• **What to do**
Revise the lines below by replacing every instance of "cliff face" with "rock wall" and leaving all other text unchanged. Omit the pictures from your answer.

• **Records shown**
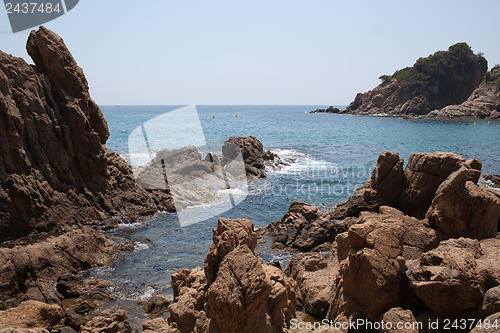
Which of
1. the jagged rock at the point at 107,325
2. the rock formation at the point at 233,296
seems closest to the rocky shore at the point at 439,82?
the rock formation at the point at 233,296

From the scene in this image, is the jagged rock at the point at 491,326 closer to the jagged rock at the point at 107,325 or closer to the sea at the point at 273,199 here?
the jagged rock at the point at 107,325

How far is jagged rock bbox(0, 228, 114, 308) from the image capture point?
12094 mm

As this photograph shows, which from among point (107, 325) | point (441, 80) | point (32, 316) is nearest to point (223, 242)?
point (107, 325)

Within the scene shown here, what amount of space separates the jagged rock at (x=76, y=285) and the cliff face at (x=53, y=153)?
5.42 metres

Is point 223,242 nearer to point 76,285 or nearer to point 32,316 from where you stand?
point 32,316

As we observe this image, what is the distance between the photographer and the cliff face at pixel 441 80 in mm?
112875

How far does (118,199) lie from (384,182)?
586 inches

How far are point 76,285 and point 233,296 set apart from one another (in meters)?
8.40

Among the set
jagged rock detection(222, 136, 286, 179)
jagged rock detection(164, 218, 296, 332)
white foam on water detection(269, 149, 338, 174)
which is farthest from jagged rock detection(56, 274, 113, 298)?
white foam on water detection(269, 149, 338, 174)

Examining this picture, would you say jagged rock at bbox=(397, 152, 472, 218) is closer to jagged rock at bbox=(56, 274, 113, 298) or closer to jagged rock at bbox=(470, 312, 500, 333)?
jagged rock at bbox=(470, 312, 500, 333)

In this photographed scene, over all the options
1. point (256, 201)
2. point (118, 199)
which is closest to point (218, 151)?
point (256, 201)

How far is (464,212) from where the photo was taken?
13.0m

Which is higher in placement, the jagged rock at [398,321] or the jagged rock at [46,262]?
the jagged rock at [398,321]

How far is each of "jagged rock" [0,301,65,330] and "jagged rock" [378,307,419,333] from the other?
8.33 metres
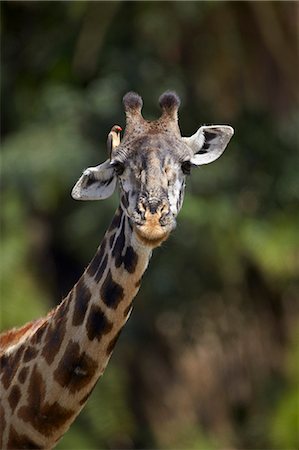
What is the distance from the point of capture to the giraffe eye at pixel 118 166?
5.55 metres

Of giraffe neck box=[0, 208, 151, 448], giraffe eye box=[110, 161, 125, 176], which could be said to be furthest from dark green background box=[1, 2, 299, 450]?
giraffe eye box=[110, 161, 125, 176]

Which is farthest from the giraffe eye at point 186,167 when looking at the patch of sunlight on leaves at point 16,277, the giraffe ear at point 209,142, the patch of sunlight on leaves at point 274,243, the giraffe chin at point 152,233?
the patch of sunlight on leaves at point 274,243

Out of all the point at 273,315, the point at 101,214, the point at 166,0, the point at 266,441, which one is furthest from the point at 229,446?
the point at 166,0

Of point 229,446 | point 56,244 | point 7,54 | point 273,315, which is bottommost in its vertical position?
point 229,446

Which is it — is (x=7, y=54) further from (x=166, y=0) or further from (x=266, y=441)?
(x=266, y=441)

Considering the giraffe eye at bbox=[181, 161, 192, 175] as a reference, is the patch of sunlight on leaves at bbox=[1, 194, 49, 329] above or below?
below

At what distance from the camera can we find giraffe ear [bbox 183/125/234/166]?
5852 millimetres

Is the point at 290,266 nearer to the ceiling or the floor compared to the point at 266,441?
nearer to the ceiling

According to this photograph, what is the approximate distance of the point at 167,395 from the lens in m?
14.2

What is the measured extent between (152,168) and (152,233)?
1.08 ft

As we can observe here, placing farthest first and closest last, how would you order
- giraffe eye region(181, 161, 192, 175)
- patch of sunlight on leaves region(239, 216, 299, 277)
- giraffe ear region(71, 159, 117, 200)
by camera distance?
patch of sunlight on leaves region(239, 216, 299, 277) → giraffe ear region(71, 159, 117, 200) → giraffe eye region(181, 161, 192, 175)

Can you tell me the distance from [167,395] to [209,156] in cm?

• **Complete output**
Which of
1. the jagged rock at the point at 107,325
2. the rock formation at the point at 233,296
seems closest to the rocky shore at the point at 439,82?
the rock formation at the point at 233,296

From the scene in this image, is the jagged rock at the point at 491,326 closer to the jagged rock at the point at 107,325 or closer to the sea at the point at 273,199 here?
the jagged rock at the point at 107,325

How far is jagged rock bbox(0, 228, 114, 308) from the image capture point?
12094 mm

As this photograph shows, which from among point (107, 325) | point (441, 80) | point (32, 316) is nearest to point (223, 242)?
point (107, 325)

Within the scene shown here, what amount of space separates the jagged rock at (x=76, y=285) and the rock wall at (x=53, y=153)?
5.42 metres

Is point 223,242 nearer to point 76,285 or nearer to point 32,316 from where you stand?
point 32,316

As we observe this image, what is the distance between the photographer and the rock wall at pixel 441 80 in mm?
112875

How far does (118,199) lie from (384,182)?
586 inches

How far are point 76,285 and point 233,296 set apart from one another (in meters)?
8.40

Among the set
jagged rock detection(222, 136, 286, 179)
jagged rock detection(164, 218, 296, 332)
white foam on water detection(269, 149, 338, 174)
which is farthest from jagged rock detection(56, 274, 113, 298)?
white foam on water detection(269, 149, 338, 174)

Examining this picture, would you say jagged rock at bbox=(397, 152, 472, 218) is closer to jagged rock at bbox=(56, 274, 113, 298) or closer to jagged rock at bbox=(470, 312, 500, 333)?
jagged rock at bbox=(470, 312, 500, 333)

In this photographed scene, over all the options
1. point (256, 201)
2. point (118, 199)
which is closest to point (218, 151)?
point (256, 201)

How far is (464,212) from where the photo was taken?
13.0m

Which is higher in placement, the jagged rock at [398,321] or the jagged rock at [46,262]?
the jagged rock at [398,321]

How far is each of "jagged rock" [0,301,65,330] and "jagged rock" [378,307,419,333] from the other?
8.33 metres
What is the distance from the point of capture to the giraffe eye at pixel 118 166?
5.55 metres

Of giraffe neck box=[0, 208, 151, 448], giraffe eye box=[110, 161, 125, 176], which could be said to be furthest from dark green background box=[1, 2, 299, 450]?
giraffe eye box=[110, 161, 125, 176]

Which is farthest from the giraffe eye at point 186,167 when looking at the patch of sunlight on leaves at point 16,277, the giraffe ear at point 209,142, the patch of sunlight on leaves at point 274,243, the giraffe chin at point 152,233?
the patch of sunlight on leaves at point 274,243

Out of all the point at 273,315, the point at 101,214, the point at 166,0, the point at 266,441, which one is furthest from the point at 229,446?
the point at 166,0

Of point 229,446 | point 56,244 | point 7,54 | point 273,315, which is bottommost in its vertical position?
point 229,446

Which is it — is (x=7, y=54) further from (x=166, y=0) or further from (x=266, y=441)?
(x=266, y=441)

Considering the giraffe eye at bbox=[181, 161, 192, 175] as a reference, is the patch of sunlight on leaves at bbox=[1, 194, 49, 329] above or below?
below

At what distance from the camera can we find giraffe ear [bbox 183/125/234/166]?
5852 millimetres

Is the point at 290,266 nearer to the ceiling or the floor compared to the point at 266,441?
nearer to the ceiling

According to this photograph, what is the approximate distance of the point at 167,395 from the lens in m?
14.2

What is the measured extent between (152,168) and (152,233)?
1.08 ft

As we can observe here, placing farthest first and closest last, how would you order
- giraffe eye region(181, 161, 192, 175)
- patch of sunlight on leaves region(239, 216, 299, 277)
- giraffe ear region(71, 159, 117, 200)
by camera distance?
patch of sunlight on leaves region(239, 216, 299, 277) → giraffe ear region(71, 159, 117, 200) → giraffe eye region(181, 161, 192, 175)

Can you tell me the distance from [167,395] to [209,156] in cm?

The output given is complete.